[Start MATERIAL FOR THE TASK]

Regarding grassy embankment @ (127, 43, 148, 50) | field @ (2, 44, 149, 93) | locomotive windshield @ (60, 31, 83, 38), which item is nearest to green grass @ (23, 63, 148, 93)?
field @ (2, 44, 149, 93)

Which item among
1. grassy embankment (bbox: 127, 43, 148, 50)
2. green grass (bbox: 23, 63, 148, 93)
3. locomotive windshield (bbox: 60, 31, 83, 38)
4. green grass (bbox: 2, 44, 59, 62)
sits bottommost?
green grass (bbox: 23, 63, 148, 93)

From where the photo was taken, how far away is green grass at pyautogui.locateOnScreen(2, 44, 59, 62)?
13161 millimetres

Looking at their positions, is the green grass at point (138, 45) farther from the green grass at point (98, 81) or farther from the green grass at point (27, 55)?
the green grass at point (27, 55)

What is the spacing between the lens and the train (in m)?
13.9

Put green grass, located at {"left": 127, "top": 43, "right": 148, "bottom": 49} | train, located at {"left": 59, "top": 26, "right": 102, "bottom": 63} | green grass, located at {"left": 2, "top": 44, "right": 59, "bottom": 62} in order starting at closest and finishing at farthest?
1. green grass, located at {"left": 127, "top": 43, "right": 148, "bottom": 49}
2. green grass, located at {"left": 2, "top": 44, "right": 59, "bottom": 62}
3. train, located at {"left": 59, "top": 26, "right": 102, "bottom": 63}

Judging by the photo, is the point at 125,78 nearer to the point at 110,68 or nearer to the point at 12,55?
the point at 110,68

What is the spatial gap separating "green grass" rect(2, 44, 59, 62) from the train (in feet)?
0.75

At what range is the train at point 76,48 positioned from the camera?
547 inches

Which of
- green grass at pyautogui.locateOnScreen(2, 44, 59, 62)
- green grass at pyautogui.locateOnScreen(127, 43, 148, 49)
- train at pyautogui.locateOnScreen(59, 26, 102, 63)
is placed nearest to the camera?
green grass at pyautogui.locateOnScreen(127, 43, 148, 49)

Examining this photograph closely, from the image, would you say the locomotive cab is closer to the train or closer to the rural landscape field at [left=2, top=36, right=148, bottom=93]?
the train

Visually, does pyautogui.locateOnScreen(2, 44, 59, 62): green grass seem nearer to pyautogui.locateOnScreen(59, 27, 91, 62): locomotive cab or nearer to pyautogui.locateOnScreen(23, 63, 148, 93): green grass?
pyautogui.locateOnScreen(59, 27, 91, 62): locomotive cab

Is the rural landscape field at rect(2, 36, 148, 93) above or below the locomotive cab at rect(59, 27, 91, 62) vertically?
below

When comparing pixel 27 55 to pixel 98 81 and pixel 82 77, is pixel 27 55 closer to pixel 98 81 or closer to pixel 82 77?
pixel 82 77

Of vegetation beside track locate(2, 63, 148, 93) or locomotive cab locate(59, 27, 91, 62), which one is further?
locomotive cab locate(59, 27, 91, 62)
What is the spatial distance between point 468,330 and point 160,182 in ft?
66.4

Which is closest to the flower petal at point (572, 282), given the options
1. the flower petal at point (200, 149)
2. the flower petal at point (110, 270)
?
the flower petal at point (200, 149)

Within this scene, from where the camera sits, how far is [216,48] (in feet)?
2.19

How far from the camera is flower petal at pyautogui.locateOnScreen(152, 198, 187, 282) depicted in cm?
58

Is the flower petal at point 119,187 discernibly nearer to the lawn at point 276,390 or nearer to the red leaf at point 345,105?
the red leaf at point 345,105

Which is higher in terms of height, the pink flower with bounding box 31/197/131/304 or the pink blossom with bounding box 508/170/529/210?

[End MATERIAL FOR THE TASK]

### INSTRUCTIONS TO FOLLOW
Extract all of the data above without altering anything.

### RESPONSE FOR THIS EXERCISE
Regarding grassy embankment @ (127, 43, 148, 50) | field @ (2, 44, 149, 93) | locomotive windshield @ (60, 31, 83, 38), which item is nearest to green grass @ (23, 63, 148, 93)?
field @ (2, 44, 149, 93)

Which item among
1. grassy embankment (bbox: 127, 43, 148, 50)
2. green grass (bbox: 23, 63, 148, 93)
3. locomotive windshield (bbox: 60, 31, 83, 38)
4. green grass (bbox: 2, 44, 59, 62)
sits bottommost?
green grass (bbox: 23, 63, 148, 93)

From where the photo was taken, how far away is green grass at pyautogui.locateOnScreen(2, 44, 59, 62)?
13161 millimetres

Looking at their positions, is the green grass at point (138, 45) farther from the green grass at point (98, 81) or farther from the green grass at point (27, 55)?
the green grass at point (27, 55)

What is the spacing between the lens and the train (in m)?
13.9

Put green grass, located at {"left": 127, "top": 43, "right": 148, "bottom": 49} | train, located at {"left": 59, "top": 26, "right": 102, "bottom": 63} | green grass, located at {"left": 2, "top": 44, "right": 59, "bottom": 62} in order starting at closest and finishing at farthest?
1. green grass, located at {"left": 127, "top": 43, "right": 148, "bottom": 49}
2. green grass, located at {"left": 2, "top": 44, "right": 59, "bottom": 62}
3. train, located at {"left": 59, "top": 26, "right": 102, "bottom": 63}

Judging by the photo, is the point at 125,78 nearer to the point at 110,68 or nearer to the point at 12,55?
the point at 110,68

What is the spatial gap separating "green grass" rect(2, 44, 59, 62) from the train (in feet)?
0.75

At what range is the train at point 76,48 positioned from the camera?
547 inches

Which of
- green grass at pyautogui.locateOnScreen(2, 44, 59, 62)
- green grass at pyautogui.locateOnScreen(127, 43, 148, 49)
- train at pyautogui.locateOnScreen(59, 26, 102, 63)
is placed nearest to the camera?
green grass at pyautogui.locateOnScreen(127, 43, 148, 49)

Examining this photograph closely, from the image, would you say the locomotive cab is closer to the train or closer to the rural landscape field at [left=2, top=36, right=148, bottom=93]?
the train

Visually, does pyautogui.locateOnScreen(2, 44, 59, 62): green grass seem nearer to pyautogui.locateOnScreen(59, 27, 91, 62): locomotive cab or nearer to pyautogui.locateOnScreen(23, 63, 148, 93): green grass?
pyautogui.locateOnScreen(59, 27, 91, 62): locomotive cab

Is the rural landscape field at rect(2, 36, 148, 93) above or below the locomotive cab at rect(59, 27, 91, 62) vertically?
below

When comparing pixel 27 55 to pixel 98 81 and pixel 82 77, is pixel 27 55 closer to pixel 98 81 or closer to pixel 82 77?
pixel 82 77

Of vegetation beside track locate(2, 63, 148, 93) or locomotive cab locate(59, 27, 91, 62), which one is further?
locomotive cab locate(59, 27, 91, 62)
What is the spatial distance between point 468,330 and point 160,182 in ft?
66.4

Which is closest to the flower petal at point (572, 282), given the options
1. the flower petal at point (200, 149)
2. the flower petal at point (110, 270)
?
the flower petal at point (200, 149)

Within this scene, from where the camera sits, how far is [216,48] (in feet)?
2.19

How far from the camera is flower petal at pyautogui.locateOnScreen(152, 198, 187, 282) depicted in cm?
58

Is the flower petal at point 119,187 discernibly nearer to the lawn at point 276,390 or nearer to the red leaf at point 345,105?
the red leaf at point 345,105

Which is higher in terms of height, the pink flower with bounding box 31/197/131/304 or the pink blossom with bounding box 508/170/529/210?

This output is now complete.